Location
- 141 Ward Road Toppenish, Washington 98948 United States

Information
- Type: High School
- School district: Toppenish School District
- Principal: Cyndy Valdez
- Staff: 50.55 (FTE)
- Grades: 9–12
- Enrollment: 988 (2023–2024)
- Student to teacher ratio: 19.55
- Colors: Cardinal, Black, Gray & White
- Mascot: Wildcats
- Website: https://ths.toppenish.wednet.edu/

= Toppenish High School =

Toppenish High School (Top-Hi) is a public high school in Toppenish, Washington. It is a part of the Toppenish School District in Yakima County.

==Demographics==
In October 2019 the student population was identified as 86.8% Hispanic, 9.9% American Indian/Alaska Native, 2.2% White and 1.1% other. 97.9% of students graduated in four years.

==Awards==
The school earned a silver medal in U.S. News & World Report's annual ranking of American high schools in 2008. Additional awards followed, making the high school the most decorated in Washington State during a five-year period.

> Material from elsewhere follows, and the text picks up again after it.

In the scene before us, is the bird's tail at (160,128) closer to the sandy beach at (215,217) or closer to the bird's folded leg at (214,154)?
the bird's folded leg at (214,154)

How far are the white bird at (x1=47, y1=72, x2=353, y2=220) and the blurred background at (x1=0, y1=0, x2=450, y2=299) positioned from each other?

- 2010 Recipient of a Washington Achievement Award (Language Arts)
- 2011 Engineering Program nationally certified
- 2011 Recipient of Washington Achievement Awards in four areas (Excellence, Language Arts, Extended Graduation Rate, and Improvement)
- 2012 Washington State STEM Lighthouse School
- 2012 KCTS 9 Stanley O. McNaughton Golden Apple Award for Excellence in Education
- 2013 Recipient of a Washington Achievement Award (High Progress)
- 2013 KCTS 9 (Seattle) Golden Apple “Pathways to Excellence” School

==Sports==
Toppenish High School plays in the Central Washington Athletic Conference (CWAC) as a size 2A school. Sports offered include football, golf, volleyball, basketball, soccer, wrestling, track and field, swimming, and tennis.

Toppenish is well known for their extremely successful wrestling program. The boys wrestling team has taken home state championships in 1991, 1993, 1998 (2A), 2016 (2A), 2017 (2A), 2019 (2A), 2020 (2A), 2022 (1A), 2023 (1A) and 2024 (1A).

==Scandals==
Toppenish High School has had legal reports in the past involving allegations of teachers committing heinous acts with Students. Johnny and Bertha Cerna were both staff members as part of Toppenish High School and Toppenish School District. Both were accused of providing alcohol and having sexual relations with students. The teachers have been fired in early 2022. Johnny Cerna lost his teaching licence in 2023. Bertha Cerna passed in mid 2023.